Friday, April 20, 2018

The old adage: No news is good news, bothers me, because for me it is outweighed by another phrase, if you can't say anything nice, don't say anything at all.
This is an odd discovery at 36 years of age, but with everyone and their mom suddenly proclaiming whether or not they're an introvert or extrovert, taking myers briggs tests, and spending hours on buzzfeed answering arbitrary questions to find out what kind of a cake they'd be if they were in fact  a cake, it feels like something worth addressing.

I, like so very many people, struggle with anxiety/depression.

This is the part where you say, "GIANT DUH."

My Beard and I frequently talk about this because he is one who suffers from this too.
Honestly, everyone does. I think there are two conditions to this statement.
1. You are more prone to be anxious or more prone to be depressed and this affects your reactions to stress.
2. You can either manage it alone, or through a variety of wonderful measures (therapy, medication, journaling, long spousal conversations, in-patient care, etc and any combination of these).

Firstly, there is no wrong way to have anxiety/depression.
Secondly, certain environmental factors will nurture a whole population to simultaneously experience heightened symptoms of their condition, however it manifests.

All of this to say, when I am depressed, one of the biggest tells is that I stop writing. I stop reading. I stop talking to people. I retreat because I don't have anything good to say, so I don't feel worthy of talking.

Hello, I am there, guys.

The last six months have been so fraught with illness, storms, and the general fuckery of the world, that I feel like I am drowning.

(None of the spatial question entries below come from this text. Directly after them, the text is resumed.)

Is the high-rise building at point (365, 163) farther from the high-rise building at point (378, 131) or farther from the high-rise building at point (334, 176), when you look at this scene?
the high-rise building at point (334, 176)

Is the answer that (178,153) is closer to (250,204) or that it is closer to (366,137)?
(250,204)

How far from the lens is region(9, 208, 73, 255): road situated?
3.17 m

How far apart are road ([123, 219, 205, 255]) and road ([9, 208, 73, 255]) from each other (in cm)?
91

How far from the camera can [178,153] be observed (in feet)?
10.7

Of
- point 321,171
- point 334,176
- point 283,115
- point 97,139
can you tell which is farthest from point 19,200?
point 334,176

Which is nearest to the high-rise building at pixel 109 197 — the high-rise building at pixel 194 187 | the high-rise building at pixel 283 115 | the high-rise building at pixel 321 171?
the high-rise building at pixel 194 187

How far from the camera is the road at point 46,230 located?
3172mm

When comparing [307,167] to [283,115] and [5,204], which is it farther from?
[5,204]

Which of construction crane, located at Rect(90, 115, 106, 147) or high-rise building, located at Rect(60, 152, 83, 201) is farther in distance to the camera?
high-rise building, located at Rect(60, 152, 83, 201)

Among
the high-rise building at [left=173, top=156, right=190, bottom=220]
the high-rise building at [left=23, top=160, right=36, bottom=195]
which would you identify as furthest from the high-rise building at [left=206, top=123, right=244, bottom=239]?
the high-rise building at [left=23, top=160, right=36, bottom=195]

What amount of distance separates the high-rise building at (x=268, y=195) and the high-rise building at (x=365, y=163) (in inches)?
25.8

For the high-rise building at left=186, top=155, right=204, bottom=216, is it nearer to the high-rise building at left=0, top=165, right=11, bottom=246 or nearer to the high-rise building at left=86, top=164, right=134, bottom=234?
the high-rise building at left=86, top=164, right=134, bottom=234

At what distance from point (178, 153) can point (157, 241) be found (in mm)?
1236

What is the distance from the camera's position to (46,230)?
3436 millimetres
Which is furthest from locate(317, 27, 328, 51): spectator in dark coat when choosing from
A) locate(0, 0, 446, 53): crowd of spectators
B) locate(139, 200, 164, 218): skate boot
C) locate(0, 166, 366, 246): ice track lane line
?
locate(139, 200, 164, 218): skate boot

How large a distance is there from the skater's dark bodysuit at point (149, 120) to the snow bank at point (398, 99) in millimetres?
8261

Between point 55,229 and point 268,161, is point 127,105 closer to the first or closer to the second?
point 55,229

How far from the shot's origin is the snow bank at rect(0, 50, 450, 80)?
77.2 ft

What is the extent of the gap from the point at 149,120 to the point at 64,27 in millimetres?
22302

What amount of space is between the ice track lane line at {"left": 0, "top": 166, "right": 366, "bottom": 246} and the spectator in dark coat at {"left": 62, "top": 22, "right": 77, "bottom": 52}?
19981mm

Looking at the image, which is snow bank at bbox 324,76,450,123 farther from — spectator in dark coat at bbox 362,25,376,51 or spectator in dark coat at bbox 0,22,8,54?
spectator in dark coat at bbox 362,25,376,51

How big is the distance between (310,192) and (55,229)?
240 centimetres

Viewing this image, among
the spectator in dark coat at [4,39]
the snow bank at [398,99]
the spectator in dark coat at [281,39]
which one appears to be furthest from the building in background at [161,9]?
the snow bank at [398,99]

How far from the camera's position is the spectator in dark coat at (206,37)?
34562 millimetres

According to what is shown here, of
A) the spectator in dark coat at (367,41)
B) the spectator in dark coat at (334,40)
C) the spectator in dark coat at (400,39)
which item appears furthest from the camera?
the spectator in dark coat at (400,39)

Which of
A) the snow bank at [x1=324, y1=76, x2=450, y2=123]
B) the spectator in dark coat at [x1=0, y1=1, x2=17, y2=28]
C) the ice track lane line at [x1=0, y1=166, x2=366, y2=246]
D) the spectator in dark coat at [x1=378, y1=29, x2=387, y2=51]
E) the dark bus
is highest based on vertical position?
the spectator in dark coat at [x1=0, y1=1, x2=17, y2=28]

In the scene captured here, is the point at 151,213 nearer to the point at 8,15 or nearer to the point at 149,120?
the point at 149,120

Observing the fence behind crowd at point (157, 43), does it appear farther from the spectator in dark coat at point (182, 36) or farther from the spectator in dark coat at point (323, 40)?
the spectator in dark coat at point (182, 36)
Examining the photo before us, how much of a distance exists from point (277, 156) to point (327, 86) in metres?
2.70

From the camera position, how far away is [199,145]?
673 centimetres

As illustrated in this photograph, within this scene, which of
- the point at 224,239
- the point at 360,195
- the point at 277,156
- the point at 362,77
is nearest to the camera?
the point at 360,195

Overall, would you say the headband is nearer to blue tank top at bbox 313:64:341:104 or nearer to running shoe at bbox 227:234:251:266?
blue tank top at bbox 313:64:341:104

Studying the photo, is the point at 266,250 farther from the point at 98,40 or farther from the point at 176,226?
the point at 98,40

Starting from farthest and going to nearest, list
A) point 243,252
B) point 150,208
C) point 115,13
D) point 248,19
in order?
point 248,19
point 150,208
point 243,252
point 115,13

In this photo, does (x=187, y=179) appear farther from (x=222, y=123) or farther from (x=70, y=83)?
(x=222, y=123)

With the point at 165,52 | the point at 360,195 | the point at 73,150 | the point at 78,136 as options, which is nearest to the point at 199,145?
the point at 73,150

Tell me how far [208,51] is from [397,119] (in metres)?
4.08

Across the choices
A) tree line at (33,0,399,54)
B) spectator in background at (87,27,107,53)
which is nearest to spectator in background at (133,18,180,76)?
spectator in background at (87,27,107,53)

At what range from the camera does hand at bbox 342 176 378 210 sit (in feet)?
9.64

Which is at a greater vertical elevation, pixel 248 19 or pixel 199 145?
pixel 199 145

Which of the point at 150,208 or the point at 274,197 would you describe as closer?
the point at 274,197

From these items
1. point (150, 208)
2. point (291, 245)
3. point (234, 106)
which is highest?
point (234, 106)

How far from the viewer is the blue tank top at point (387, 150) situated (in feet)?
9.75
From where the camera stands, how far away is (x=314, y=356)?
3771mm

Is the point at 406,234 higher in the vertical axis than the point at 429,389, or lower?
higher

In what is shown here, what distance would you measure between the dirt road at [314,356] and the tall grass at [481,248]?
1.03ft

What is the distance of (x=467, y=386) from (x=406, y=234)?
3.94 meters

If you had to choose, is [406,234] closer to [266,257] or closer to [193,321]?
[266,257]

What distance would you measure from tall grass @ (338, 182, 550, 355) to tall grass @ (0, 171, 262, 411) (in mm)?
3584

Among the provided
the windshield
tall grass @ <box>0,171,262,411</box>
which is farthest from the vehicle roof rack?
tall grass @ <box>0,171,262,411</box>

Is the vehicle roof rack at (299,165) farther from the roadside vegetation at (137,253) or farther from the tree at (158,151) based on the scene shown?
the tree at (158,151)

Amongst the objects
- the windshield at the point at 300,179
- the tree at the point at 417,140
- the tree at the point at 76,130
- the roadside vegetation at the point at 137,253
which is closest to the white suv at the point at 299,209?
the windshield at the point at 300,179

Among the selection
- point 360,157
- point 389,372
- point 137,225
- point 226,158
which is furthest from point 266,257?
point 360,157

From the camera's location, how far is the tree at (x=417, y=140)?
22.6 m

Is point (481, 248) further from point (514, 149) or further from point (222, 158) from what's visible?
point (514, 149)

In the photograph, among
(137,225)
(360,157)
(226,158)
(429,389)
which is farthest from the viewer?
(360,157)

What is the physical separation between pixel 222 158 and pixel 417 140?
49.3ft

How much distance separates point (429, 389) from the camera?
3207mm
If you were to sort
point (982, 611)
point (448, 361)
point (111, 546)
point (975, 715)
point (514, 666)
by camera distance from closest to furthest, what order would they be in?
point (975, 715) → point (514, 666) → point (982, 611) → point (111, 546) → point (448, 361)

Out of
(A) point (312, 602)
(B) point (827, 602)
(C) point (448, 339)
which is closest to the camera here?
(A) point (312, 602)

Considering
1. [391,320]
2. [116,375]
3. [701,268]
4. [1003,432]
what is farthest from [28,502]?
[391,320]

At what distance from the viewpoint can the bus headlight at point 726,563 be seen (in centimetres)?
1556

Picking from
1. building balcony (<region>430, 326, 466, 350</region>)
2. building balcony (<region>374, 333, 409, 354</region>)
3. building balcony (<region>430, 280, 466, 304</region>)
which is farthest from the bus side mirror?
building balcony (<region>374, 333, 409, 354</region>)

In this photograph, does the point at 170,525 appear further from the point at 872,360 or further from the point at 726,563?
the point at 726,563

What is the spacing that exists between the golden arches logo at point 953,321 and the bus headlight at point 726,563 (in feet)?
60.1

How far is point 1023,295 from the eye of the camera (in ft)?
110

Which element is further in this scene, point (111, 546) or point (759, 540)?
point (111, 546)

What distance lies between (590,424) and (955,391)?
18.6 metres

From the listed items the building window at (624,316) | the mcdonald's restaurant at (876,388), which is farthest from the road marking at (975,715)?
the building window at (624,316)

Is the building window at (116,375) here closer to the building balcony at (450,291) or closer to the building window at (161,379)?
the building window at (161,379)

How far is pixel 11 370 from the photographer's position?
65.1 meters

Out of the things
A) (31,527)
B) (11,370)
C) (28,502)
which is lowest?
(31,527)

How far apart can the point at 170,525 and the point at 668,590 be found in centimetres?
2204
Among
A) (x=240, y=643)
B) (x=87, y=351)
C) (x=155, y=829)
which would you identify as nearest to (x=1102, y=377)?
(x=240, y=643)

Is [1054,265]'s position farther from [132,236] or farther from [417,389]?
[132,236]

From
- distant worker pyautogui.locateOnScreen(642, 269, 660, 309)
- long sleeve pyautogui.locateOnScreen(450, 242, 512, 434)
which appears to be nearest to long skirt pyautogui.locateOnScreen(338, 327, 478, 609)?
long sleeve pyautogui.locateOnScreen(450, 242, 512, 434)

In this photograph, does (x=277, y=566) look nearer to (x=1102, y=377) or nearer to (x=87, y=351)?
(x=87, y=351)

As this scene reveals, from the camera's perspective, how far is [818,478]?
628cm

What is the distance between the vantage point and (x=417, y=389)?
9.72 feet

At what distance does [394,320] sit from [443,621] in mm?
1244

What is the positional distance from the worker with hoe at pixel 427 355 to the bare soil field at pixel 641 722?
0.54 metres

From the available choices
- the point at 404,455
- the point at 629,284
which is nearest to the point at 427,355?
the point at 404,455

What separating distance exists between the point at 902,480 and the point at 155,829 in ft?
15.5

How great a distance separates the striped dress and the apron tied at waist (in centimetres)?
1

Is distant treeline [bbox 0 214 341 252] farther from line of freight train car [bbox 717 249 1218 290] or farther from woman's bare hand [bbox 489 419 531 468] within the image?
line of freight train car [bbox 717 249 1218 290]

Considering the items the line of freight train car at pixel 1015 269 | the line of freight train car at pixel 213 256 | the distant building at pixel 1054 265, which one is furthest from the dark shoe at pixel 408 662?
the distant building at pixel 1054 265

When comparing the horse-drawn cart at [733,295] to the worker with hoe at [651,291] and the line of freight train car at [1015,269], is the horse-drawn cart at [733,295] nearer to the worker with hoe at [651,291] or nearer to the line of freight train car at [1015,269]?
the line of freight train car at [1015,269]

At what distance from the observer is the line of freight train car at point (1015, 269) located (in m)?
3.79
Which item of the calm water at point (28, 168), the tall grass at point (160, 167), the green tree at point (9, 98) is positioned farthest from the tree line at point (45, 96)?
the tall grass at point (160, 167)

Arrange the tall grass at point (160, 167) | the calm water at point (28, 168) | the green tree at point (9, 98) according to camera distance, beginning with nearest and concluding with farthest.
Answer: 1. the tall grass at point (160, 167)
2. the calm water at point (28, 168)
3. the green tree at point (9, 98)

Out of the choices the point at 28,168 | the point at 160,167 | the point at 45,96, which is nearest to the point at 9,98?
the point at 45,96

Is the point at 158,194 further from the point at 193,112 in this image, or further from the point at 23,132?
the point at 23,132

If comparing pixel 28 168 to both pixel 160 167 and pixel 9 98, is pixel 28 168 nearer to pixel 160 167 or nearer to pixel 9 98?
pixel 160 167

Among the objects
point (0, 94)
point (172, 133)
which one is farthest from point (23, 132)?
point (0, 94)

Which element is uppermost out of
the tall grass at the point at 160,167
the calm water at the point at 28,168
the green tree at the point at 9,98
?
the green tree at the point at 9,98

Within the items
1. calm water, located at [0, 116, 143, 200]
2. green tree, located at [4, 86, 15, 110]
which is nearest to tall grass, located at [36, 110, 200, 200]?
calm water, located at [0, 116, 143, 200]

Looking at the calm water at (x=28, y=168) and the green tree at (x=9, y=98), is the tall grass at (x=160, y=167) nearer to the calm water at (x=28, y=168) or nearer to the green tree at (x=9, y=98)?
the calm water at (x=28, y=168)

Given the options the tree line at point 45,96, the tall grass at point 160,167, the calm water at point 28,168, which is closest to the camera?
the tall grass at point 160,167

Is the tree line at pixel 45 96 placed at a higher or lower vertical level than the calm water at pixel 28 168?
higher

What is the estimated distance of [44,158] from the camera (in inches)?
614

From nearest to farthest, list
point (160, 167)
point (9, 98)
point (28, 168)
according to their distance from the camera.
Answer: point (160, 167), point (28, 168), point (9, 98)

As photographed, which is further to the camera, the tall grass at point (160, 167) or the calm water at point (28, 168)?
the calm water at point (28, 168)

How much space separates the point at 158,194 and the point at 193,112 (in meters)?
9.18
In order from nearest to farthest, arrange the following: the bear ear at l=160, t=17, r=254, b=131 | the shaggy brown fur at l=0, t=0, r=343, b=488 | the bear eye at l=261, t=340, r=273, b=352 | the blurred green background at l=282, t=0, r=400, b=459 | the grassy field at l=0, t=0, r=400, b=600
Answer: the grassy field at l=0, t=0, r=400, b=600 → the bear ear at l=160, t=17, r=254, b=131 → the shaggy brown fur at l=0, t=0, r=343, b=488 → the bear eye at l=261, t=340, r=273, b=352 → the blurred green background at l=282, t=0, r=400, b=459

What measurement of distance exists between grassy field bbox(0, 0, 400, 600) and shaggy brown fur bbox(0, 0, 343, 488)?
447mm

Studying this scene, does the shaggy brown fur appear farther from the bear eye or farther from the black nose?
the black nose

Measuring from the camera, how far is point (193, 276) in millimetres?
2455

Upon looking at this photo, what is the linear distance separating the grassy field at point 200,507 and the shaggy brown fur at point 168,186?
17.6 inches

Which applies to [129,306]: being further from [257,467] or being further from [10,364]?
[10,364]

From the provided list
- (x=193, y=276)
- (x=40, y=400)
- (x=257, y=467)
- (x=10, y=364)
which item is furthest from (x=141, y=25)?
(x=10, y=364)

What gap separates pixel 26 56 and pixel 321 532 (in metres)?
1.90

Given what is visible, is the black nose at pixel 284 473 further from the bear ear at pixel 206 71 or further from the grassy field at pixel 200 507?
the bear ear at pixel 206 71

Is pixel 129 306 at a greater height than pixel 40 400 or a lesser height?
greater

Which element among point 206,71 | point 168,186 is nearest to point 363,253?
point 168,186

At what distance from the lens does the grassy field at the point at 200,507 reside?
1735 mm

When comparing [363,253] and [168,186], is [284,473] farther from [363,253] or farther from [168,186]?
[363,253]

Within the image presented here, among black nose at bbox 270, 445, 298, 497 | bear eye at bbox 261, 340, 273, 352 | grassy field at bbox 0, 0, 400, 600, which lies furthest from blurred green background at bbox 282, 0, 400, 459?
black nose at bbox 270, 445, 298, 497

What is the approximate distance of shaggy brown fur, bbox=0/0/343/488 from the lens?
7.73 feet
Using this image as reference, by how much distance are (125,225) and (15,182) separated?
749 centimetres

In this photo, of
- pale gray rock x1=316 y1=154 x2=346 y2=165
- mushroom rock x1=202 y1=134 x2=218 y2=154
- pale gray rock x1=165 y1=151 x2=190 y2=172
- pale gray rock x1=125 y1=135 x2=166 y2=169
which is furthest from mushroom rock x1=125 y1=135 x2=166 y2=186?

There hasn't been a single holiday since Halloween  that hasn't seen us punished with sickness.
Thanksgiving-Dreadful cold and ear infection for the baby, dreadful cold for Beard, Strep for me.
Bastian's Birthday-another cold for all of us, the baby with a fever high enough to take us to the ER.
Christmas-A norovirus that laid us out for six days.
New years-Another cold
The week after new years-the bomb cyclone that marooned us in Boston and cancelled our trip to see Beard's family.
Early March and Jess's big trip to a Florida writing conference- 2 giant storms, delayed flights, and finally an allergic reaction to a bug bite that landed me in a Tampa emergency room.
(sidenote, I still attended the panel I was on, but I was FLYING on benadryl).
Middlemarch-two more storms, and Bastian hitting his head and passing out for a second which was one of the scariest things I've ever seen.
My birthday (last day of March)/Easter-another stomach virus that laid the whole fam out for 8 days.

And here we are.

I have had many conversations with people about how lucky I am.
I am so grateful for so many things. I know we are beyond fortunate. Things could have been so much worse.

But it's okay that I'm also really struggling.